By Dipankar De Sarkar, IANS,
London : With both countries facing the common threat of suicide bombings, India-born inter-faith champion Lord Khalid Hameed says a recent British exercise in bringing Muslim and Jewish students together holds important lessons for India.
“There is absolutely no room for suicide in Islam,” said Hameed who has been visiting top British universities along with a group of like-minded parliamentarians, addressing challenging religious issues.
Their visits follow reports of campus tensions between Muslim and Jewish students in Britain.
“I’d say the same thing to Muslim youth audiences in Britain and in India,” the Lucknow-born Hameed, who was honoured with a Padma Shri in 1992 for services in the field of medicine, told IANS in an interview.
“You need to come out of the margins and participate in nation-building. Be non-violent, go in for education and put in hard work. At the end of the day, the solution is education, education, education.
“The problem is that Muslims lack credible, sincere and honest leadership. There are no leaders – the community is like a ship with no anchor and no captain, travelling in all directions in turbulent waters,” he said.
Hameed, a successful medical entrepreneur who is chairman of the Alpha Hospital Group and CEO of the planned super-speciality London International Hospital, said he was frank in his exchanges with the youth he met.

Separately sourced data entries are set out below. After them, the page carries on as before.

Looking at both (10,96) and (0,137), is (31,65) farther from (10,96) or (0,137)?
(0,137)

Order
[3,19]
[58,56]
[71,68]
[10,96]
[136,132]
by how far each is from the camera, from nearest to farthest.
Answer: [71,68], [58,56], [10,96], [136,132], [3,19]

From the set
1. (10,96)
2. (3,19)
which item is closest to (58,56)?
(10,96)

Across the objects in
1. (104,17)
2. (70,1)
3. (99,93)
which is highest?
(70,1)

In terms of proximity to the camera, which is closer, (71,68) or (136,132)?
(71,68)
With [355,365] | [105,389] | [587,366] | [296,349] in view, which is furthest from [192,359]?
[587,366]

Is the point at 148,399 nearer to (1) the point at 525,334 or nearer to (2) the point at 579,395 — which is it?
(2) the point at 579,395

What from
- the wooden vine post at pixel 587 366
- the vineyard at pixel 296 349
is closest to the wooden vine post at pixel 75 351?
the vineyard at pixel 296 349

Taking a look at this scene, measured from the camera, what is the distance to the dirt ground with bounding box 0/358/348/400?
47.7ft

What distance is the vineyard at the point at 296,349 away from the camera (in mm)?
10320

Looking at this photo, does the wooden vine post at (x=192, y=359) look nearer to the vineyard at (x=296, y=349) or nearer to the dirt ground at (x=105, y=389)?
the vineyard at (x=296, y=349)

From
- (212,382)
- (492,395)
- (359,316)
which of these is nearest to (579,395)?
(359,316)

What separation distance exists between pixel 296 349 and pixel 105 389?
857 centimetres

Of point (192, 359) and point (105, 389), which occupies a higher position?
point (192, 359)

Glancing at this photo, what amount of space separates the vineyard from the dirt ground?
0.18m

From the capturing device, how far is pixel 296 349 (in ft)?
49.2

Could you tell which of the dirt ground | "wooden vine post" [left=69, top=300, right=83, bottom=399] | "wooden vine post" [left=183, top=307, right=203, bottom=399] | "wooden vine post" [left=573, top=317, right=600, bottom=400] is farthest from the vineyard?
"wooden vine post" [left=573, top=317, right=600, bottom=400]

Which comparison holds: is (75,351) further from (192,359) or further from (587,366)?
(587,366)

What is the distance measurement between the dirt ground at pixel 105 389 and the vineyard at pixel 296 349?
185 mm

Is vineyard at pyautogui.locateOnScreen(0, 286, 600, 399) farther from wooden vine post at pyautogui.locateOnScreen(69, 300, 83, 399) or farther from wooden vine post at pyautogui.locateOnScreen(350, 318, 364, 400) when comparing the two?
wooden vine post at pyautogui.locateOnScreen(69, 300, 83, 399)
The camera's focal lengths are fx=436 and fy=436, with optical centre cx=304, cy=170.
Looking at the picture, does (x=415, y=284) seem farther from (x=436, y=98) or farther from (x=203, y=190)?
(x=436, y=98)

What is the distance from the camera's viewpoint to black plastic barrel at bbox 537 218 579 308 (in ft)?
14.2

“I told them all these young people (who support terrorism) are totally un-Islamic. There is a blanket prohibition of suicide under Islam. And just as the Upanishads (Hindu scriptures) talk about the world as a single family, so Islam says that noble people look after strangers as they would look after themselves,” he said.
One problem, according to him, was that the Quran has been heavily edited by “various sides to their own advantage”.
“Once you start editing a holy book, you risk losing the gist of the message, which includes, ‘You shall not kill, you shall not take innocent life and you shall not take your own life’.”
Hameed, who has so far visited the universities of Middlesex, Oxford and Birmingham with other peers and MPs belonging to the Co-Existence Trust, a cross-party NGO, said Muslim youths also suffered from a “phobia of strangers” among host cultures.
“Everything about them is seen as ‘different’ – their clothes, rituals, food, skin colour… Therefore, you have people saying ‘They are taking over our jobs, hospital beds, education’,” he explained.
Hameed said one question he has been asked repeatedly by students is how democracy protects citizens from what are seen as deliberate provocations, such as cartoons about Prophet Mohammed.
“My reply is that here you have the freedom to practise your own faith. In return, because you love democracy, you have to exercise your democratic rights and protest. The bomb is not the answer.”
The tour, which takes in some of Britain’s biggest universities, is aimed at addressing campus tensions flowing chiefly from the Middle East conflict.
The conflict has led to Jewish and Muslim students in Britain leaving hostile message on Internet sites, putting up inflammatory posters on campuses and Muslim youth joining extremist groups.
Hostilities are reported to have intensified during the 2006 war between Israel and Lebanon, when police were alerted.